- _Provided text_:

English

Department Chair: Madhu Mitra 

Faculty: Matthew Callahan, Jessica Harkins, Matthew Harkins, Cynthia Malone, Luke Mancuso OSB, Rachel Marston, Madhu Mitra, Michael Opitz, Yvette Piggush, Christina Shouse-Tourino 

The department of English offers traditional and innovative courses to meet the needs of both liberal arts and pre-professional students. We prepare majors for a wide range of careers as well as for further study of literature. We also work closely with the education department to help English majors with education minors meet state licensing requirements. The department encourages students to participate in the college’s International Studies Programs or to pursue independent studies abroad.

By studying literatures in English, students gain insight into experiences and ways of thinking and feeling different from their own. As a result, they come to perceive the shared humanity of people as well as the differences determined by such circumstances as gender, race, and class. These insights foster cooperation and community, both in the classroom and in the larger world.

The English department teaches students to read thoughtfully and perceptively, to listen carefully, to analyze critically, and to express their ideas logically, clearly, and precisely. Through exposure to theoretical and critical debates, students learn various ways of interpreting and analyzing literature. By exploring literature, film and other forms of discourse, students develop an understanding of the growing and rapidly changing world of contemporary English studies. Courses include excellent writers who have been excluded from the literary mainstream in addition to traditionally respected British and American authors.

Through analytical and creative writing, students practice a variety of literary forms and develop their own talent. Through reading, writing, and discussing, students discover the values inherent in literary works and the theories which shape our interpretation of them. Students also come to a clearer and deeper awareness of their own values as they develop an individual voice to express them.

Assessment

The English Department conducts regular assessment of student learning in the major. Methods of assessment include: a yearly analysis of student sample essays, a survey of seniors’ perceptions of the curriculum, and focus-group interviews for graduating seniors.

- _Dataset excerpt_:
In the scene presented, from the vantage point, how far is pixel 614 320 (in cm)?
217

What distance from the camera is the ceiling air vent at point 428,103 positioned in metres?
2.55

- _To do_:
**1)** In the English department text, who is the department chair?
**2)** List every method of assessment named in the English department text.

- _Expected results_:
**1)** Madhu Mitra

**2)**
- A yearly analysis of student sample essays
- A survey of seniors’ perceptions of the curriculum
- Focus-group interviews for graduating seniors